Aujourd’hui et sous le magistère du président ci-dessus décrit par des proches collaborateurs, la présidence de la République de Guinée a plus de ministres conseillers, conseillers chargés de missions, et autres personnes aux fonctions non évidentes mais à la présence permanente et forte auprès du président de la République. Cet état de fait crée un désordre administratif dans le fonctionnement de l’administration qui est censée être le socle de l’Etat qui est inexistant, comme le reconnaît le chef du pays. Ce désordre se traduit par une absence de règles de fonctionnement des institutions et pouvoirs publics. Il se traduit également par la non spécification du rôle de ceux qui gravitent autour du président mais assument des rôles de premier plan. Cette situation est illustrée par des personnages dont les Guinéens ne connaissent ni le rôle ni la fonction mais qui ont une présence avec une préséance protocolaire mise en évidence auprès du chef du pays.
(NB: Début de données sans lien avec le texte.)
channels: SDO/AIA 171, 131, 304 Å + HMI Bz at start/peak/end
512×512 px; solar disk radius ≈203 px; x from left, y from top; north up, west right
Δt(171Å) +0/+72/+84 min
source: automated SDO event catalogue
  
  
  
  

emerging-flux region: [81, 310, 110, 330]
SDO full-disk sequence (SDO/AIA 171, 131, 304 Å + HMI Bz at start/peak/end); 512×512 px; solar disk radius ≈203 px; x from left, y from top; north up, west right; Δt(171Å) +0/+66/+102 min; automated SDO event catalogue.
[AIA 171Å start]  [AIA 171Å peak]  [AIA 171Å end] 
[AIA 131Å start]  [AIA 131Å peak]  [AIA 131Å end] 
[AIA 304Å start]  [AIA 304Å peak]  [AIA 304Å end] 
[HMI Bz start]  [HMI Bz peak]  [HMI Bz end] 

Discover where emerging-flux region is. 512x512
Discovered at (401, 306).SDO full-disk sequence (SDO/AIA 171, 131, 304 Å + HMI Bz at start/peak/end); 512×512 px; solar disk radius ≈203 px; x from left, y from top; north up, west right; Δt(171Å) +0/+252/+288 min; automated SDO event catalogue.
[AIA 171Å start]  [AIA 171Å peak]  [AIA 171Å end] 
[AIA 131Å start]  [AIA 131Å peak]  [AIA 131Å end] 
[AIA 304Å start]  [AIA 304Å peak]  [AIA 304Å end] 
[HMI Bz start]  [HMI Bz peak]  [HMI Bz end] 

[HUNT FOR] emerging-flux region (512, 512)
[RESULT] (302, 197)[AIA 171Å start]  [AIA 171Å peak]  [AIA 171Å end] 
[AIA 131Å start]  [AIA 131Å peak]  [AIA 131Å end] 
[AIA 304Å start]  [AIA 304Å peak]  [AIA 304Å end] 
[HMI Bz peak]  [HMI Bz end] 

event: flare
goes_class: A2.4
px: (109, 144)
Tous ceux qui se hasardent à suivre les journaux de la RTG ont dû s’étonner de voir le président guinéen visiter des fermes en Ouganda avec, comme guide, le ministre ougandais de l’Agriculture, mais accompagné par un certain Mohamed Kagnassy qui n’est sur aucun organigramme de l’administration alors que le ministère de l’Agriculture en Guinée est rattaché au président de la République. Ce ministre délégué à la Présidence chargé de l’agriculture était aux abonnés absents dans cet élément. Être nommé ministre ne confère pas les attributs de la fonction chez Alpha Condé. La fonction est exercée par qui il veut selon son humeur. Il en est de même de la dame Chantal Colle qui apparaît aux côtés du président à des audiences où les ministres concernés sont parfois absents.

Nous assistons à un désordre administratif lié d’une part à l’absence de l’Etat, à l’informel qui caractérise le fonctionnement de l’administration, mais d’autre part et en réalité :

– à l’ignorance manifeste par le chef du pays, comme l’avait prévenu son actuel porte-parole, du fonctionnement des pouvoirs publics ainsi que des règles et procédures de gestions de l’administration publique.

– à ce qui peut apparaître comme un manque de confiance à l’élite nationale lorsque, sans nous voiler la face, nous observons ceux qui constituent la crème des conseillers de la présidence qui sont les vrais collaborateurs, il est aisé de constater que la préférence nationale n’est pas mise en évidence. Espérons !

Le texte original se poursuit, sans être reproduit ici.